* Document segment *
• • •

Deploying to Google Cloud AI Platform Unified¶
Google Cloud AI Platform offers a solution to perform ML Inference through containers. Similar to Cloud Run, this solution is a fully managed compute platform that automatically scales. The benefit to use this solution instead of Cloud Run are 2: 1. Perform inference with GPUs 2. Integrates with managed solutions available in AI Platform Predictions, such as batch prediction, continuous evaluation, monitoring and explainability.
AI Platform Unified Prediction has strict requirements for the accepted input and output of a request. You can find more here
This guide demonstrates how to deploy a scikit-learn based iris classifier model with BentoML to Google Cloud AI Platform Unified. The same deployment steps are also applicable for models trained with other machine learning frameworks, see more BentoML examples here.
Prerequisites¶
Google cloud CLI tool
Install instruction: https://cloud.googl.com/sdk/install
Docker is installed and running on the machine.

• • •

* Data lines *
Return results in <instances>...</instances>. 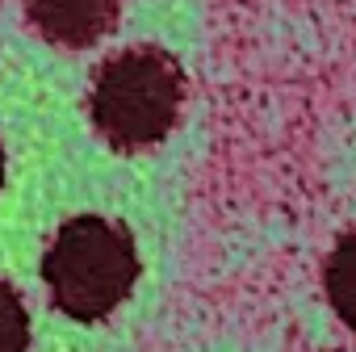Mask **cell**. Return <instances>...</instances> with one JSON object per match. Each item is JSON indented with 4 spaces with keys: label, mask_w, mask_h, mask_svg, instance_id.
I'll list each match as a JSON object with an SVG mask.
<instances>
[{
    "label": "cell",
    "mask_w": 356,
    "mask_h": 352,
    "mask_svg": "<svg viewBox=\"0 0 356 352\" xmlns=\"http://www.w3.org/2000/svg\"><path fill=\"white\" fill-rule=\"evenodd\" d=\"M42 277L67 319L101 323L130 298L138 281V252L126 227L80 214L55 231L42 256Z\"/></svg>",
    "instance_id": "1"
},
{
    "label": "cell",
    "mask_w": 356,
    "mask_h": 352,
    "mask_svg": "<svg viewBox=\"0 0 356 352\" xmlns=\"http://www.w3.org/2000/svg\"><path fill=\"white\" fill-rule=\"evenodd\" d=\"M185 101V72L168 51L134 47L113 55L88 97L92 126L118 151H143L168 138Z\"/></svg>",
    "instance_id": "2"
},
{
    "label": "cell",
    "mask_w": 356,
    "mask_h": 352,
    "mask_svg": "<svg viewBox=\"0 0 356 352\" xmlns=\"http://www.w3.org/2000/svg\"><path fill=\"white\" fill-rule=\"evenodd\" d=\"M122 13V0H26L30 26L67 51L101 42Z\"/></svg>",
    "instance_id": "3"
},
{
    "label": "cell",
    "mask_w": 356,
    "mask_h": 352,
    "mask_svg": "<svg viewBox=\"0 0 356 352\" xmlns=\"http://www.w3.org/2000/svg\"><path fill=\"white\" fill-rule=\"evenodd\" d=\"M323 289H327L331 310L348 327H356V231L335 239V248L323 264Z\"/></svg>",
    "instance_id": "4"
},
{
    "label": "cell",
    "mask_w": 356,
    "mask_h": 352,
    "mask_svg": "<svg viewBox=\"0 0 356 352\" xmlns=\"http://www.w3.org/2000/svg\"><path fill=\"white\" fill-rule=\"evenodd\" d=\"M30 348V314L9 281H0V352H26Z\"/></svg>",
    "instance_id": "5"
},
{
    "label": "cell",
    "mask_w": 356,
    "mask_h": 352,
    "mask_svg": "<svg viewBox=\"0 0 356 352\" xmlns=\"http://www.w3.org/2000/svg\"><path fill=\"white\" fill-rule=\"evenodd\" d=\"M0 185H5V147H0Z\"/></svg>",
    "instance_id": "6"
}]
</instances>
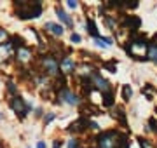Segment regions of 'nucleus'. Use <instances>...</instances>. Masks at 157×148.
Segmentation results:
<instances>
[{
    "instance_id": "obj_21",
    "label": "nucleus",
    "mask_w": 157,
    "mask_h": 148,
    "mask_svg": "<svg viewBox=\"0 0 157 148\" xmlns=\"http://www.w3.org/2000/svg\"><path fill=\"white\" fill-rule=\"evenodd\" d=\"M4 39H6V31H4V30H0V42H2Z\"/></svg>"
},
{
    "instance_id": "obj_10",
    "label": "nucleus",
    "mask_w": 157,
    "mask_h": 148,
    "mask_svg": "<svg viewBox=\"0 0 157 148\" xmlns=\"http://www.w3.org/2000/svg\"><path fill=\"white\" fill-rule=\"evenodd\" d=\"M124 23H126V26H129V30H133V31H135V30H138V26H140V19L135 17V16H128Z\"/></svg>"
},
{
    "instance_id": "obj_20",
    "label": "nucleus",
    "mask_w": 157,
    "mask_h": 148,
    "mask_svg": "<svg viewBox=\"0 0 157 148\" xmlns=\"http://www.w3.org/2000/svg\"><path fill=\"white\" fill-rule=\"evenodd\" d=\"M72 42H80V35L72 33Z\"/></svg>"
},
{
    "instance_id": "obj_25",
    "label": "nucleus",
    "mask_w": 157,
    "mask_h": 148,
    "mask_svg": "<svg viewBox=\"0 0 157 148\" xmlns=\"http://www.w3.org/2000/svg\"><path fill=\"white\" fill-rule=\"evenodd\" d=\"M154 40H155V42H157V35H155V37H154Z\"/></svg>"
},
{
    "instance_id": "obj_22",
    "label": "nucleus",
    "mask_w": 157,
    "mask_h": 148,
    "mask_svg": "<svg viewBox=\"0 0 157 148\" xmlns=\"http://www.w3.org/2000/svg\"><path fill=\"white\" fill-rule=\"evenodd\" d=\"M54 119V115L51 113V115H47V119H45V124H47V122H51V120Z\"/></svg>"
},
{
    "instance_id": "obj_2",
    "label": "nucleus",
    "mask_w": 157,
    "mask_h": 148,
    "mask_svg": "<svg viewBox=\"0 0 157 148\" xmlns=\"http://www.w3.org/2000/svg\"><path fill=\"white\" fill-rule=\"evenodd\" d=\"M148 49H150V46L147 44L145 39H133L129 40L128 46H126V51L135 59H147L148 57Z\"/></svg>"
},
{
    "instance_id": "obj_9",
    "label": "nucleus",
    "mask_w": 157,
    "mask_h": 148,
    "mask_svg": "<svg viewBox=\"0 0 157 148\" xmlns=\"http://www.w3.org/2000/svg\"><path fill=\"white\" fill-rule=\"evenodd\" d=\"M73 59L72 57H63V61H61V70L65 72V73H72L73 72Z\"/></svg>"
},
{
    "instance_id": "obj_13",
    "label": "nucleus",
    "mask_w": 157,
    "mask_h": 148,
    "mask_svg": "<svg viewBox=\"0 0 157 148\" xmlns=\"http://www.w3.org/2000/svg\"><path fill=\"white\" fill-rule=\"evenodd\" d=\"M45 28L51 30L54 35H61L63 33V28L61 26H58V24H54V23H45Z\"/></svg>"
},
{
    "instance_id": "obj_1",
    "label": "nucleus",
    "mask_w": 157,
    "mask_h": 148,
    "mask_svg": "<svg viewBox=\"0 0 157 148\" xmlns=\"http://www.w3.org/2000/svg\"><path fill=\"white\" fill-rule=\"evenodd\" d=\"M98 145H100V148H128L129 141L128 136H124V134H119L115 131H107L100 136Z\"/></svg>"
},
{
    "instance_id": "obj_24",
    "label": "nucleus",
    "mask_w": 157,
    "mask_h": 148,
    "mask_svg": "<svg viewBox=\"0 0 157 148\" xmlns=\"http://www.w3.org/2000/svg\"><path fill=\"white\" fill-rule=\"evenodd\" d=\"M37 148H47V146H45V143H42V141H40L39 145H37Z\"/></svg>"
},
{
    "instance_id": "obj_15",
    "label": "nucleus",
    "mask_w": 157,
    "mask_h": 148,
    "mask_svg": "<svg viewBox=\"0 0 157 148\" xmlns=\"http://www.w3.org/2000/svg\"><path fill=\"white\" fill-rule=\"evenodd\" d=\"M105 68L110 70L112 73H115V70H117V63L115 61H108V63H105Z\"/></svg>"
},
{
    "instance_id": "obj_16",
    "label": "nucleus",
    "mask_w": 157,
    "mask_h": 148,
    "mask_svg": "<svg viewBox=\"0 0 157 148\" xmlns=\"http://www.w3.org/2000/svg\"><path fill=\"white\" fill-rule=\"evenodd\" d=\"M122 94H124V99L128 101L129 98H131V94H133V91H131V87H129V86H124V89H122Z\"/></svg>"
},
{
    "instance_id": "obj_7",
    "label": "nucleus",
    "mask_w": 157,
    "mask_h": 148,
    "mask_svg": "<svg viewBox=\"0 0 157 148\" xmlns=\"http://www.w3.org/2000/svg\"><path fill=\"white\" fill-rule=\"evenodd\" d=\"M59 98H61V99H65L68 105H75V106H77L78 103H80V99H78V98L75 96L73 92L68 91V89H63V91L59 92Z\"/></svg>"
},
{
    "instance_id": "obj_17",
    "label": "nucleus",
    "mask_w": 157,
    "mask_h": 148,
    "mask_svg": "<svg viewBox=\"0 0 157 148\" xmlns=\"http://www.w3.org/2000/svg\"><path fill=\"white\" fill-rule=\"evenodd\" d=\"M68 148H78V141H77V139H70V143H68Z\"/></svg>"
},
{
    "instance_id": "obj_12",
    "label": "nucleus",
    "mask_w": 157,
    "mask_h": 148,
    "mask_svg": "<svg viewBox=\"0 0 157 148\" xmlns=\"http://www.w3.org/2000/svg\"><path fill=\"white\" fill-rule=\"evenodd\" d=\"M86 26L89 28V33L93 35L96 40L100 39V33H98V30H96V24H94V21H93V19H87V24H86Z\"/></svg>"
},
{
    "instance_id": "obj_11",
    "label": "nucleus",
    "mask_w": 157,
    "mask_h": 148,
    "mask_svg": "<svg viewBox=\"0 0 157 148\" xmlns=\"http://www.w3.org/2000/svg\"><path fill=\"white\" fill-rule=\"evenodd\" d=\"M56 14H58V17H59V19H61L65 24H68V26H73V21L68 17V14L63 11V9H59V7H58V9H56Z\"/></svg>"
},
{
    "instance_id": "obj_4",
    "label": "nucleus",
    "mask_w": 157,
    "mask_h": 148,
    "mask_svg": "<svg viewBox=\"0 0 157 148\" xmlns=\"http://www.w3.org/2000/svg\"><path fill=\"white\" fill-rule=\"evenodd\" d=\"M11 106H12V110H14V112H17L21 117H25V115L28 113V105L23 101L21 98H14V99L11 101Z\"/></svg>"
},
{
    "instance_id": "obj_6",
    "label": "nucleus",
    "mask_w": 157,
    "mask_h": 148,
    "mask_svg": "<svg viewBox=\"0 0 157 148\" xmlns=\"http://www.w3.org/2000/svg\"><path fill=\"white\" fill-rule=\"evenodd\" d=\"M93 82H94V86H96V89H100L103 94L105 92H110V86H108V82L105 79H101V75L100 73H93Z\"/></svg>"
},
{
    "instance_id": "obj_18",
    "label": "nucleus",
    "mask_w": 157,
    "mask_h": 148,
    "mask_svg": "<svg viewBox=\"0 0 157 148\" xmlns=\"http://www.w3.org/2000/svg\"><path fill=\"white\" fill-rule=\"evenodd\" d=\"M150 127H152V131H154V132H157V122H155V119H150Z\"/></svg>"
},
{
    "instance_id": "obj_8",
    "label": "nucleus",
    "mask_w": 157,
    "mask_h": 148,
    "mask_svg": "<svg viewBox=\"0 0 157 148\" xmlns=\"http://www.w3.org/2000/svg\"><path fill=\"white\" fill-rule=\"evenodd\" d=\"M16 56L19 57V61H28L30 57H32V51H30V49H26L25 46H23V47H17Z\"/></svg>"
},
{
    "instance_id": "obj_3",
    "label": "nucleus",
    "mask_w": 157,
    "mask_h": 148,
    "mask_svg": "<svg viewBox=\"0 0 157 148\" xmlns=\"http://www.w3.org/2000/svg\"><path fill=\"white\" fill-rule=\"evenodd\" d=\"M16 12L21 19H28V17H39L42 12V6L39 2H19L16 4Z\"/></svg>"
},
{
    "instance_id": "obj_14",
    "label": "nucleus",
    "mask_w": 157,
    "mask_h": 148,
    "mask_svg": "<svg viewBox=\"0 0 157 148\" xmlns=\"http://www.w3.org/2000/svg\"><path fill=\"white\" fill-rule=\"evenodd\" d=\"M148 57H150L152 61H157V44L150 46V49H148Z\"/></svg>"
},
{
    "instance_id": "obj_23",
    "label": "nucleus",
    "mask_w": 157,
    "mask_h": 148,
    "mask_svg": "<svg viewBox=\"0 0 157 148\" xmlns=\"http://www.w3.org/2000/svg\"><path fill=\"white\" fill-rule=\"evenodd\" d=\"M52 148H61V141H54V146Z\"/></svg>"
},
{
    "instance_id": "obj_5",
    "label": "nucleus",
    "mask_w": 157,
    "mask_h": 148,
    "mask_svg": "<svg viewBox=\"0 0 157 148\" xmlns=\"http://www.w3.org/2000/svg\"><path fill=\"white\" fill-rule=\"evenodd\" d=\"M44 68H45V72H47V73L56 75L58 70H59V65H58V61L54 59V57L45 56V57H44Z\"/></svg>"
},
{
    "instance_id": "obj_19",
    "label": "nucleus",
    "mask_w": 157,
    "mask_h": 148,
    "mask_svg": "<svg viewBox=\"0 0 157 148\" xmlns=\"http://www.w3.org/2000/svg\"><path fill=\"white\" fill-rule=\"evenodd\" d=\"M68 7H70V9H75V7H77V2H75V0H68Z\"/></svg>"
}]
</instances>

• • •

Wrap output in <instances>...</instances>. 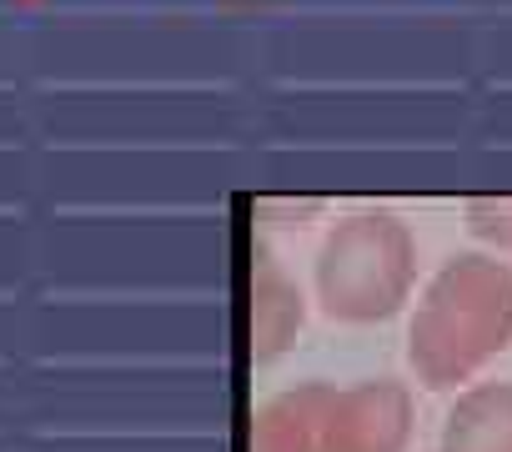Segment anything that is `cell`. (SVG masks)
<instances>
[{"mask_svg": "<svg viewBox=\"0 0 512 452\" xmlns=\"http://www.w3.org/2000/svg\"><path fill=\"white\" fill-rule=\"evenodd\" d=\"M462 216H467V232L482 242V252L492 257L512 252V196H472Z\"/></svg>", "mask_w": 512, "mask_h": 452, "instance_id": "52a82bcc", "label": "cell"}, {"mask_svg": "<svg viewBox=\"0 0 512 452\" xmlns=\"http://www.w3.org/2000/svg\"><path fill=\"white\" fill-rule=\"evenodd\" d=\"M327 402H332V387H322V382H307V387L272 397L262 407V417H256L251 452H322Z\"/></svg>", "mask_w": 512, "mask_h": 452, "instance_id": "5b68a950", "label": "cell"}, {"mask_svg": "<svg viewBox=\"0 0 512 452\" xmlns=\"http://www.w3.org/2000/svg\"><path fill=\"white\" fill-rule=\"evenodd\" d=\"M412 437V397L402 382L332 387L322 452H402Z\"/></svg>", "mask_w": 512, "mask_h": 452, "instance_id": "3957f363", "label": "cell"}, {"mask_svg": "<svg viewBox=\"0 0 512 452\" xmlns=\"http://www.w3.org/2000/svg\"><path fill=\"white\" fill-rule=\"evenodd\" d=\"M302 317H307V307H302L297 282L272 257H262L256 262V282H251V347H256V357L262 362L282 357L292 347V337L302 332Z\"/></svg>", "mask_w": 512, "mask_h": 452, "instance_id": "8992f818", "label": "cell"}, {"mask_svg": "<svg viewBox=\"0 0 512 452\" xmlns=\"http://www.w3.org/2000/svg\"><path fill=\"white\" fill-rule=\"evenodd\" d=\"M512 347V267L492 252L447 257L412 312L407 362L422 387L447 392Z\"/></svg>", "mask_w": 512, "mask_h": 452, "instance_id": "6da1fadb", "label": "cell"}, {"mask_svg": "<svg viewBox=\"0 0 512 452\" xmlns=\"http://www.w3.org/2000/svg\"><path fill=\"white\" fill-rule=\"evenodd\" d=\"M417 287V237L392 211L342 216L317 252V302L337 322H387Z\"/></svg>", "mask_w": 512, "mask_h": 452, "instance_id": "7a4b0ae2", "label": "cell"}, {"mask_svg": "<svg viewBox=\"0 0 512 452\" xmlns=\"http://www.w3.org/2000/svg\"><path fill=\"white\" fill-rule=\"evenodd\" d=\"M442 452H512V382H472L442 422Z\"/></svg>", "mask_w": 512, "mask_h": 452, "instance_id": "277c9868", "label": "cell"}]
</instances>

• • •

* Brief *
Which managed solutions in AI Platform Predictions does the deployment guide give as examples? Name them all. You can do this without the records.

* Task solution *
Batch prediction, continuous evaluation, monitoring, and explainability.